- [Exercise data]
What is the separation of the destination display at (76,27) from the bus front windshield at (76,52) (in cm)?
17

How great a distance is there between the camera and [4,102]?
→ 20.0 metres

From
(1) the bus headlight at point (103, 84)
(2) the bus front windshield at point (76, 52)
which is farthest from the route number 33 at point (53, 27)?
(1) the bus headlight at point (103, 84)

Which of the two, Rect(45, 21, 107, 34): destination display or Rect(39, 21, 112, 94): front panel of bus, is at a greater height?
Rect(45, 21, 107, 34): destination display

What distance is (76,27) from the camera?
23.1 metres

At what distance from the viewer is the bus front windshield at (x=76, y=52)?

- [What you are asked to do] Reproduce all of the records above verbatim, preserving every line in its original order.

- [Exercise solution]
What is the separation of the destination display at (76,27) from the bus front windshield at (76,52) (in cm)?
17

How great a distance is there between the camera and [4,102]?
→ 20.0 metres

From
(1) the bus headlight at point (103, 84)
(2) the bus front windshield at point (76, 52)
which is farthest from the route number 33 at point (53, 27)?
(1) the bus headlight at point (103, 84)

Which of the two, Rect(45, 21, 107, 34): destination display or Rect(39, 21, 112, 94): front panel of bus, is at a greater height?
Rect(45, 21, 107, 34): destination display

What distance is (76,27) from the camera?
23.1 metres

At what distance from the viewer is the bus front windshield at (x=76, y=52)?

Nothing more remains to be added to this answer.